-- begin Excerpted text --
# Faulty Sony PSP - Retailer not accepting return



## poolergirl (3 Feb 2007)

I bought a Sony PSP in Game in the Square, Tallaght yesterday and when I got home found a crack on the front.  I attempted to exchange it today but was told that they would not accept the return and that I had to return it to the manufacturer directly, as Sony would not reimburse them.

Now, I bought it from Game and therefore had a contract of sale with them, surely they are responsible for exchange?

Any advice appreciated!


----------



## pat127 (3 Feb 2007)

poolergirl said:


> Now, I bought it from Game and therefore had a contract of sale with them, surely they are responsible for exchange?


 
You are absolutely right. For more information on your rights see:-



[broken link removed]

[broken link removed]

If they stick to their line however, you'll have to consider taking a case to the Small Claims Court, which won't cost you much money (€15) but dependent on your circumstances you might lose out by having to take time off work.
-- end Excerpted text --
▸ **Directions**
1. Say whether each statement agrees with the forum thread on the faulty PSP, answering yes or no and quoting the deciding words: (a) The PSP was bought in Game in the Square, Tallaght. (b) The crack was on the back of the device. (c) Taking a case to the Small Claims Court costs €50.
2. In the forum thread on the faulty PSP, where did the retailer say the PSP had to be returned?
3. Print everything in the forum thread on the faulty PSP from "## poolergirl (3" down to "pat127 (3 Feb 2007)".
The data that follows is not needed for anything here.
-- begin Material --
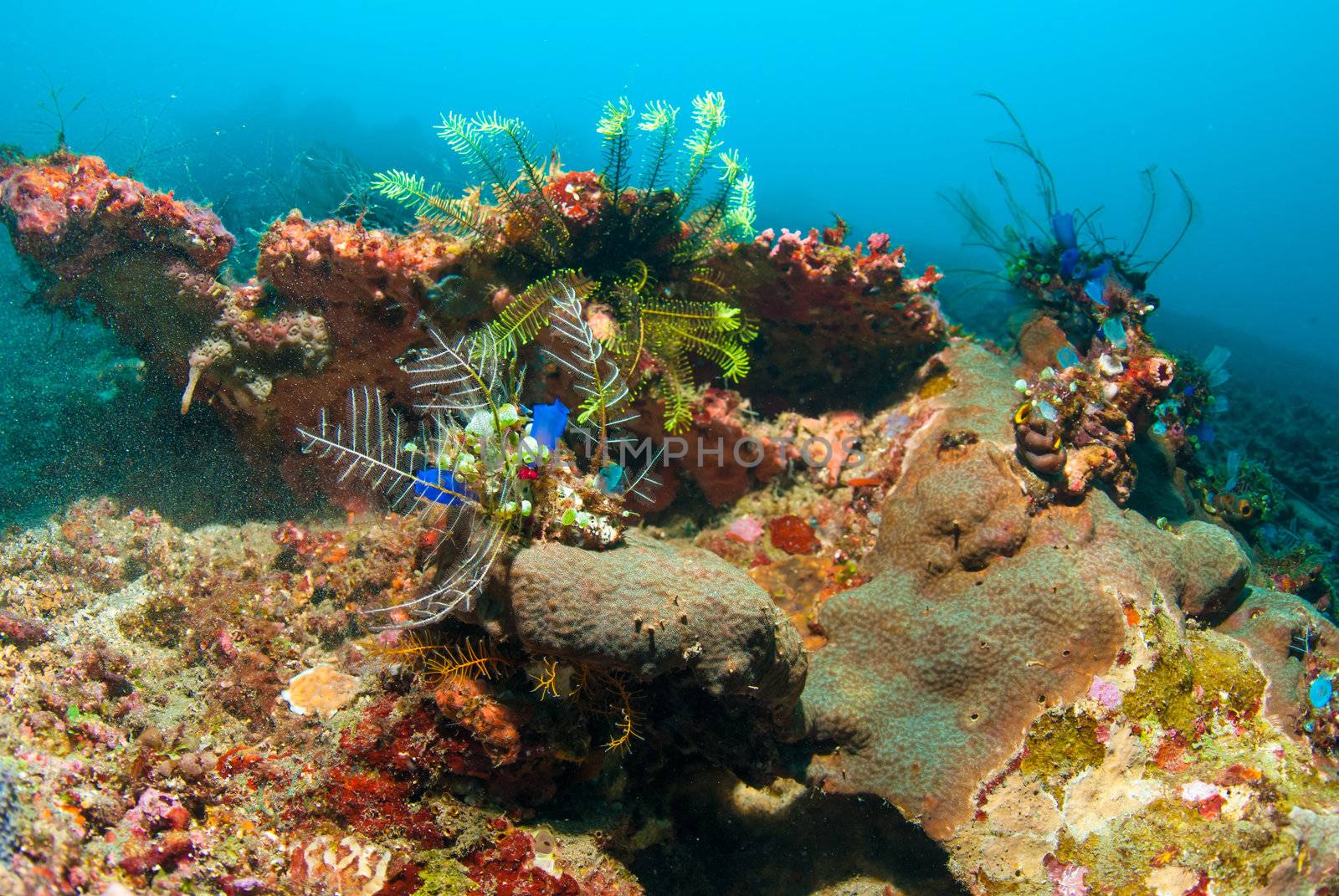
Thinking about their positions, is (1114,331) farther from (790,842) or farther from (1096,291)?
(790,842)

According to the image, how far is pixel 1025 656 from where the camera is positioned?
376 cm

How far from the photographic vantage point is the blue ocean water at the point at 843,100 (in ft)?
85.3

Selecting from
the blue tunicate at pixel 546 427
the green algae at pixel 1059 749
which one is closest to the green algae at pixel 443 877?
the blue tunicate at pixel 546 427

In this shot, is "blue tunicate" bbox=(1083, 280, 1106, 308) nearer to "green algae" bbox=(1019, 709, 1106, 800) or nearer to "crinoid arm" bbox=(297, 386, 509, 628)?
"green algae" bbox=(1019, 709, 1106, 800)

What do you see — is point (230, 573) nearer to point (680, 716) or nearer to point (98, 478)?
point (98, 478)

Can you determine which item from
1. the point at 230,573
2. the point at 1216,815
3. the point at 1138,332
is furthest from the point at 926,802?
the point at 230,573

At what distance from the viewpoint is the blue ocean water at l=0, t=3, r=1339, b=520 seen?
25984 millimetres

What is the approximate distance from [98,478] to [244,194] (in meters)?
6.50

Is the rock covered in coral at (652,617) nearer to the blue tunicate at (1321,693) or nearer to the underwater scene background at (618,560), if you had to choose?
the underwater scene background at (618,560)

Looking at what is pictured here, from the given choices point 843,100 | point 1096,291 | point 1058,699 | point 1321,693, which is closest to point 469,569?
point 1058,699

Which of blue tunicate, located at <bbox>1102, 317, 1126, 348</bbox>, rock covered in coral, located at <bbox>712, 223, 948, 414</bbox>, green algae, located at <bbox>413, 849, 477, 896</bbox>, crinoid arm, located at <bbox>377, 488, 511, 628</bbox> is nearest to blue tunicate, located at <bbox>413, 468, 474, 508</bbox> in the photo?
crinoid arm, located at <bbox>377, 488, 511, 628</bbox>

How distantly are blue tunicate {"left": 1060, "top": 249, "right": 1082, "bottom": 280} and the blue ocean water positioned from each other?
120 centimetres

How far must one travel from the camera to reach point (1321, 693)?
3680mm

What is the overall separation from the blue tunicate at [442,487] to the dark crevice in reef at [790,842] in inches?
91.7
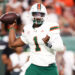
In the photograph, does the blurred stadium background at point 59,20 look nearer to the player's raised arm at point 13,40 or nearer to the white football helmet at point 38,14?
the player's raised arm at point 13,40

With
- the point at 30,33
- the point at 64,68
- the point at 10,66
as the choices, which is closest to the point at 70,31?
the point at 64,68

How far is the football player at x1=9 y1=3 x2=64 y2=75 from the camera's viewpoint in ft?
11.2

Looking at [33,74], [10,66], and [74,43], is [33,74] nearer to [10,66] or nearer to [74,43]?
[10,66]

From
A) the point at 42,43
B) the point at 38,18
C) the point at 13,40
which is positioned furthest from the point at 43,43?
the point at 13,40

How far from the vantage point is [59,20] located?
7.32 m

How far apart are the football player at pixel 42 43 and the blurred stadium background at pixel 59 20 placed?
A: 7.93 ft

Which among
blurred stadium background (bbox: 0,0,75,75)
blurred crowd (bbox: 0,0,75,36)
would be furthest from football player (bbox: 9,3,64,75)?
blurred crowd (bbox: 0,0,75,36)

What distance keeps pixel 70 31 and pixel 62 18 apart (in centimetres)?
58

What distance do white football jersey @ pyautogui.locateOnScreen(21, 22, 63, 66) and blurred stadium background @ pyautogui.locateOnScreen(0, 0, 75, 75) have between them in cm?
244

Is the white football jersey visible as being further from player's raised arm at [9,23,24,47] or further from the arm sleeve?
player's raised arm at [9,23,24,47]

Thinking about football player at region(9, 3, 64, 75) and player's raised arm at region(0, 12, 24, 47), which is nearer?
football player at region(9, 3, 64, 75)

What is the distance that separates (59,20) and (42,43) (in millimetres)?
3921

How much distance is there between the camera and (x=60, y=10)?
7699 mm

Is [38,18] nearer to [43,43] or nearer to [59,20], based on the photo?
[43,43]
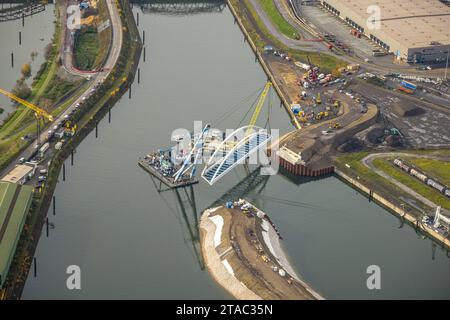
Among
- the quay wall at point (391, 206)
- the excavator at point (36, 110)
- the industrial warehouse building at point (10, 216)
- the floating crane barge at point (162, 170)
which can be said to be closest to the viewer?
the industrial warehouse building at point (10, 216)

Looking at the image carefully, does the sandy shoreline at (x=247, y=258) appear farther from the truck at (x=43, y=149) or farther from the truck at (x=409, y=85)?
the truck at (x=409, y=85)

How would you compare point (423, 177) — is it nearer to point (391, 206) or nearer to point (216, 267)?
point (391, 206)

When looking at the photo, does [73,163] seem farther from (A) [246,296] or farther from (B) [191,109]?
(A) [246,296]

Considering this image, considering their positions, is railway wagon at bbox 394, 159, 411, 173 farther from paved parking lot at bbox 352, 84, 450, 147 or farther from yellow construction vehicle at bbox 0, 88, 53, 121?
yellow construction vehicle at bbox 0, 88, 53, 121

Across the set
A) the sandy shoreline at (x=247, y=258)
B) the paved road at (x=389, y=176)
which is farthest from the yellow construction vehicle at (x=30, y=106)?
the paved road at (x=389, y=176)

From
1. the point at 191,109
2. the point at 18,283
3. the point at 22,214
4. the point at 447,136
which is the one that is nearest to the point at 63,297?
the point at 18,283
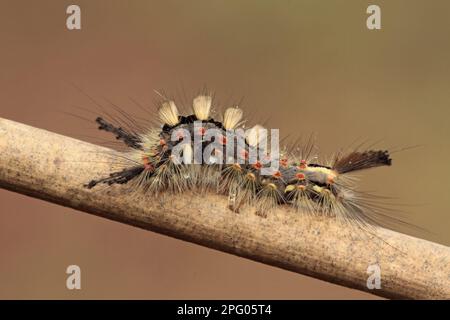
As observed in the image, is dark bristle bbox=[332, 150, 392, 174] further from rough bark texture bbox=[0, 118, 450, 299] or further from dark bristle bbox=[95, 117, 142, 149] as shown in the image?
dark bristle bbox=[95, 117, 142, 149]

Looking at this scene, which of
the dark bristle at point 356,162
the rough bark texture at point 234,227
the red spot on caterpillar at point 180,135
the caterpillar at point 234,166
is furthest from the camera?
the dark bristle at point 356,162

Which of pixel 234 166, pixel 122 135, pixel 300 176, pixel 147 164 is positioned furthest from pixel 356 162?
pixel 122 135

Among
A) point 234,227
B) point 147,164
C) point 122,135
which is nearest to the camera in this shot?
point 234,227

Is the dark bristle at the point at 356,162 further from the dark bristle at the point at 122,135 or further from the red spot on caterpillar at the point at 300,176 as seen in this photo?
the dark bristle at the point at 122,135

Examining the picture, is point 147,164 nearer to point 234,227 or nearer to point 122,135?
point 122,135

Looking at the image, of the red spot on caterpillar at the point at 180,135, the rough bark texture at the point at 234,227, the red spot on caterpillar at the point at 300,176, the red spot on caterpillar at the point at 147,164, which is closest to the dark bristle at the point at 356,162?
the red spot on caterpillar at the point at 300,176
-- end Material --
▸ **Exercise solutions**
1.
(a) Yes: "I bought a Sony PSP in Game in the Square, Tallaght yesterday"
(b) No: "found a crack on the front"
(c) No: "which won't cost you much money (€15)"

2. To the manufacturer directly.

3.
## poolergirl (3 Feb 2007)

I bought a Sony PSP in Game in the Square, Tallaght yesterday and when I got home found a crack on the front.  I attempted to exchange it today but was told that they would not accept the return and that I had to return it to the manufacturer directly, as Sony would not reimburse them.

Now, I bought it from Game and therefore had a contract of sale with them, surely they are responsible for exchange?

Any advice appreciated!


----------



## pat127 (3 Feb 2007)